ЗАДАЧА A → Перескажите отрывок о женских образах у Тургенева и Чернышевского в трех предложениях.
ЗАДАЧА B →
Коротко ответьте на вопросы по отрывку, пометив ответы так же, как вопросы:
(i) Какие два романа разбираются в отрывке?
(ii) Как читатель относится к молодому поколению в романе «Отцы и дети»?
(iii) На что читатель надеется на протяжении всего произведения?

ОТРЫВОК →
^^^^^^^^
Женские образы в романах Тургенева и Чернышевского

Волга Муталиева
Анализ женских образов в романах Тургенева "Отцы и дети" и Чернышевского "Что делать?"


Не так легко отделаться от субъективизма при проведении анализа двух разных литературных произведений. Одно устремляет взор свидетеля вглубь, другое – молниеносно вперед.

К одному произведению душа благоволит: и язык великолепен, и описания красноречивы, и характеры полны, разнообразны, любопытны, и некий внутренний лиризм текста, и наполненность автора способствует пониманию масштабу вскрытой проблематики. Голос Тургенева в романе «Отцы и дети» отражается эхом приобщения при пристальном разборе нескольких непохожих сюжетных линий. Читатель сочувственно относится к молодому поколению, выходящему в авангард общественного устройства, уважительно - к более мудрым, опытным и деликатным старшим представителям. На протяжении всего произведения мы надеемся на примирение и взаимное понимание, принятие образов и принципов существования.
^^^^^^^^
ФРАГМЕНТЫ НАБОРА ДАННЫХ →
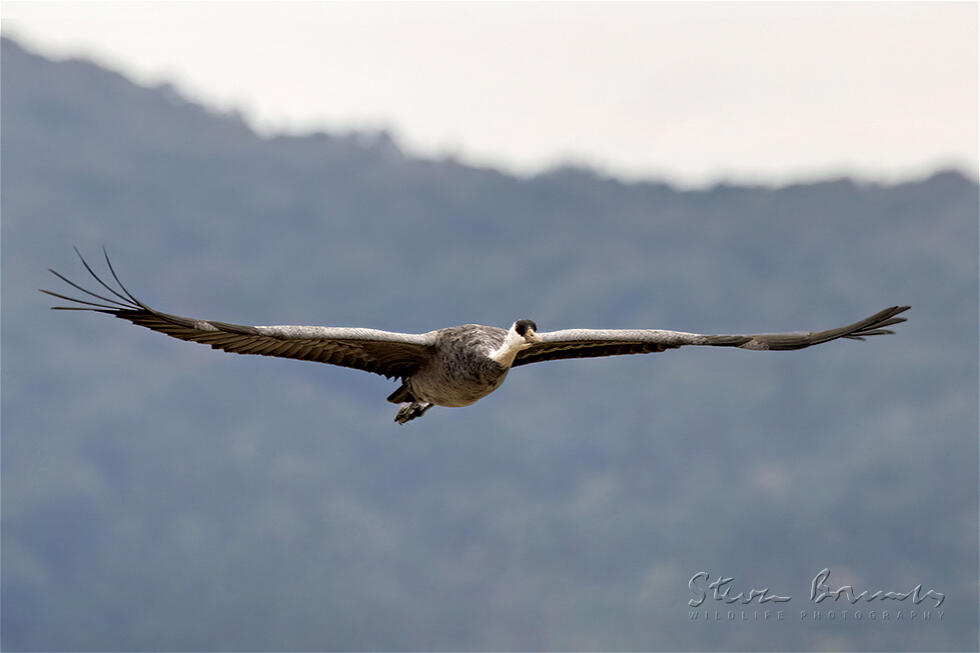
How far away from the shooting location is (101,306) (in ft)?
26.4

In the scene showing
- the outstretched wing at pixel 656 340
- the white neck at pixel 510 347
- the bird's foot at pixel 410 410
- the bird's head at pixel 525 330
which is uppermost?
the outstretched wing at pixel 656 340

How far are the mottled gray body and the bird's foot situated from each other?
659 millimetres

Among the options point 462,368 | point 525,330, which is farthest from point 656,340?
point 462,368

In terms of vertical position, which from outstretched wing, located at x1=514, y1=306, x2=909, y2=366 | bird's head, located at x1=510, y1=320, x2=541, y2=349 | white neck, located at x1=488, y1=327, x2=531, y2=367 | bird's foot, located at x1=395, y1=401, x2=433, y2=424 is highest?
outstretched wing, located at x1=514, y1=306, x2=909, y2=366

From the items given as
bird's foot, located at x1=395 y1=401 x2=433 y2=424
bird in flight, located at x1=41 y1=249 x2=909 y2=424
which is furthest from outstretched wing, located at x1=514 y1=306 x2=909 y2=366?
bird's foot, located at x1=395 y1=401 x2=433 y2=424

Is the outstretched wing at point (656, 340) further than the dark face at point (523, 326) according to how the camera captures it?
Yes

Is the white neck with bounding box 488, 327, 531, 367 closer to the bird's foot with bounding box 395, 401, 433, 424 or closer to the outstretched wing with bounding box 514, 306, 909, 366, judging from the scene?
the outstretched wing with bounding box 514, 306, 909, 366

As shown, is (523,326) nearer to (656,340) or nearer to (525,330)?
(525,330)

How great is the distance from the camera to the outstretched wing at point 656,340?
9.38 meters

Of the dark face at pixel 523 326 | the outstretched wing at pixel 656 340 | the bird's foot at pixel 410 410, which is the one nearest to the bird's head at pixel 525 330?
the dark face at pixel 523 326

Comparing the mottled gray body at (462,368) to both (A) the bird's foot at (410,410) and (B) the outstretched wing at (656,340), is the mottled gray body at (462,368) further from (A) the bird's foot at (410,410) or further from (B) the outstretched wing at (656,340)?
(A) the bird's foot at (410,410)

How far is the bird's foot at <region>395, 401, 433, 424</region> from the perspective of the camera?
34.3 feet

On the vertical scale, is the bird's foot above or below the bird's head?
above

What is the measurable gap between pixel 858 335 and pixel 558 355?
2.78m
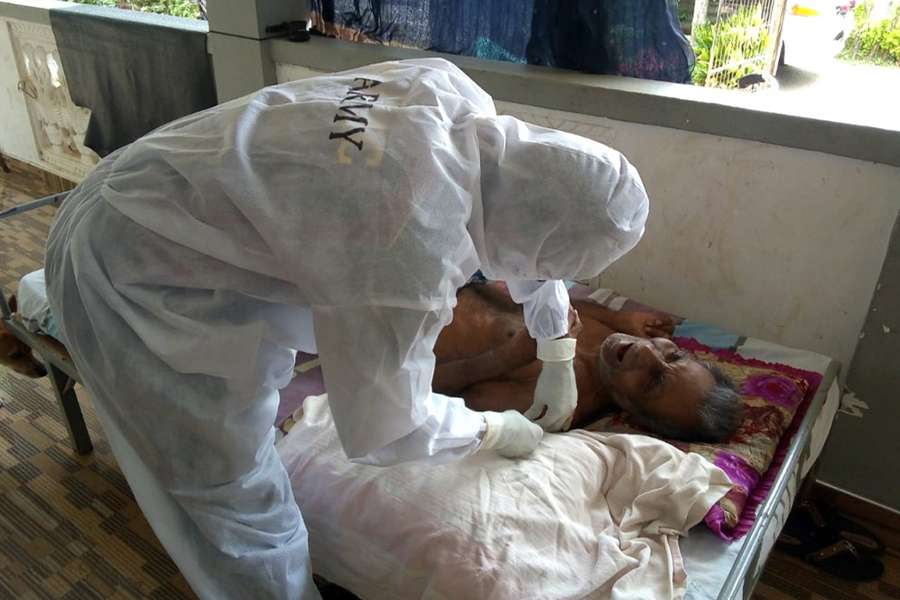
^^^^^^^^
ПОЛНЫЙ ОТВЕТ A → При анализе двух разных литературных произведений трудно избавиться от субъективизма: одно смотрит вглубь, другое стремительно рвется вперед. Одно из них автору особенно по душе: в нем великолепный язык, красноречивые описания и полные, разнообразные, любопытные характеры. В романе Тургенева «Отцы и дети» читатель сочувствует молодому поколению, уважает старших и все время надеется на примирение и взаимопонимание.

ПОЛНЫЙ ОТВЕТ B →
(i) «Отцы и дети» Тургенева и «Что делать?» Чернышевского.
(ii) С сочувствием.
(iii) На примирение и взаимное понимание, на принятие образов и принципов существования.